The Pinhole Camera
- This might help today.
- The Pinhole camera
- Is a box with photographic material on the back wall.
- There is a pinhole in the center of the front.
- Let's consider the pinhole to be (0,0,0).
- The back wall is at -d
-
- We are looking along the positive "z" axis
- And we are looking at a point (x,y,z) in space.
- Notice, the photographic material is centered at (0,0,-d)
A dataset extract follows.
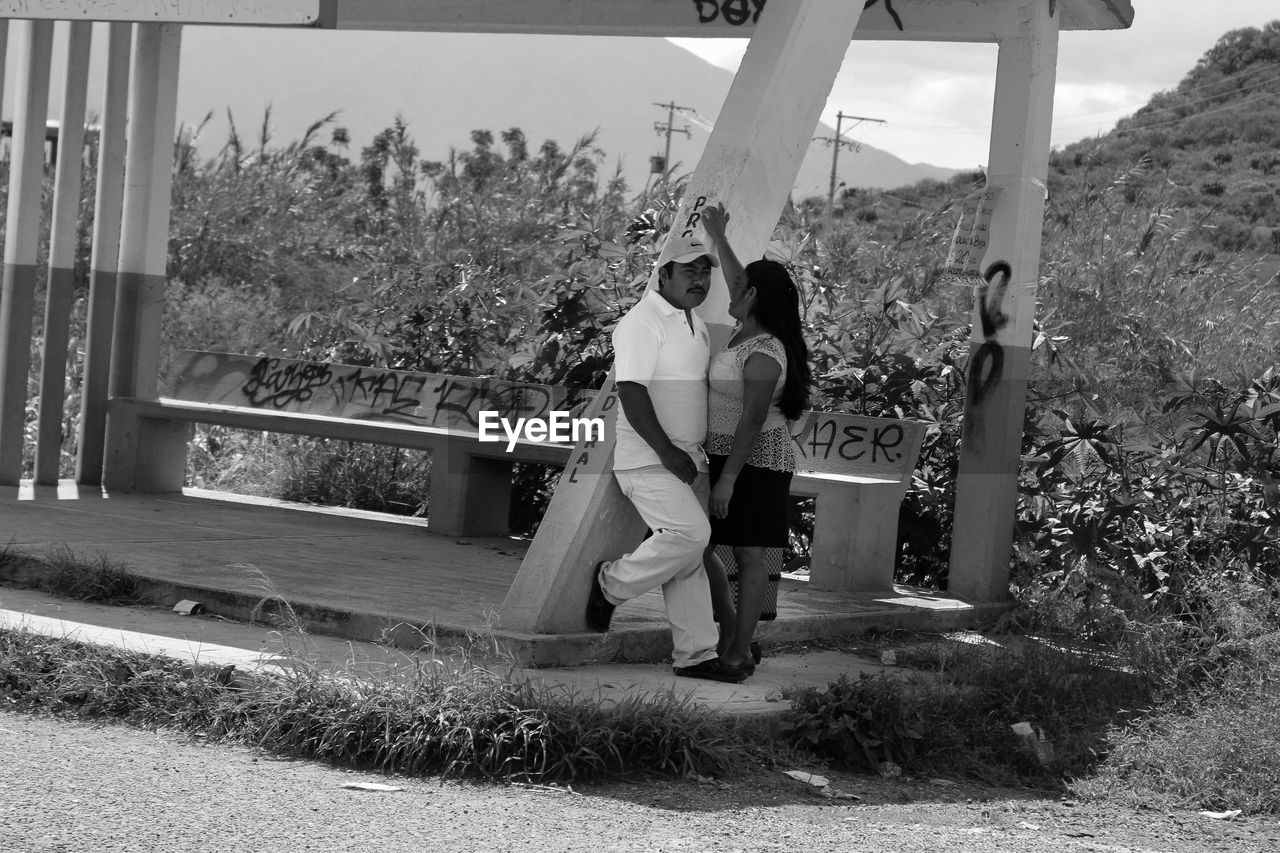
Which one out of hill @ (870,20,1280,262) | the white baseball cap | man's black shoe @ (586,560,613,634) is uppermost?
hill @ (870,20,1280,262)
- Light will travel from the point (x,y,z)
- Through the pinhole
- And "strike" the photo at $(x_p, y_p, z_p)$
- Let's assume we know the "color" of point, what pixel should we set to that color
- IE, where is $(x_p, y_p, z_p)$
- $z_p$ is -d by definition
- For simplicity, assume $x=0$
- We have something like this
-
- In this case, we know $(0,y, z)$, the point projected into the yz-plane
-
- We know $z_p = -d$
- We can use similar triangles to compute $y_p$.
- $\frac{y_p}{-d} = \frac{y}{z}$
- $y_p = \frac{y}{z}\times -d$
- $y_p = -\frac{y}{\frac{z}{d}}$
- The same is true for $x_p$
- ie $x_p = -\frac{x}{\frac{z}{d}}$
- So the new position will be $(-\frac{x}{\frac{z}{d}}, -\frac{y}{\frac{z}{d}}, -d)$
- A modification is to move the "photographic plate " to in front of the camera.
-
- The new position will then be $(\frac{x}{\frac{z}{d}}, \frac{y}{\frac{z}{d}}, d)$
- We can develop the matrix
$\begin{bmatrix} 1 & 0 & 0 & 0 \\ 0 & 1 & 0 & 0 \\ 0 & 0 & 0 & 0 \\ 0 & 0 & \frac{1}{d} & 0 \end{bmatrix}$
- This matrix needs to be applied AFTER all of the other transformations have been accomplished.
- Later we will call this the Projection matrix.
- This is because it projects the points from three space to two space.
- Notice that all points along the line $(x,y,z) , (x_p, y_p, d)$ are projected to the same point.
- If we keep track of depth, we can decide which to display/store in the frame buffer..
- A second parameter, the "height" h of the photographic plate controls the view angle
- Again a projection into the YZ plane.
-
- $\tan(\theta) = \frac{opposite} {adjacent}$
- opposite = $\frac{h}{2}$
- adjacent = $d$
- $ \tan(\frac{\theta} {2}) = \frac{\frac{h}{2}}{d} $
- $ \tan(\frac{\theta} {2}) = \frac{h}{2d} $
- In this case $\theta = 2 \tan^{-1}(\frac{h}{2d})$
- The same calculation is true for x.
- But for non-square "photographic plates" we will have different angles.
- The same is true for the modified camera
-
- We will further develop these ideas, but in general
- you can change d,
- you can change h (and w)
- you can change the alignment of the "photographic plate"
- Location in space
- Angles.
- We normally add a back plane
- This allows us to throw away things that are "too far away"
- This forms the view frustum.
- What would the projection matrix
$\begin{bmatrix} 1 & 0 & 0 & 0 \\ 0 & 1 & 0 & 0 \\ 0 & 0 & 0 & 0 \\ 0 & 0 & 0 & 1 \end{bmatrix}$ do?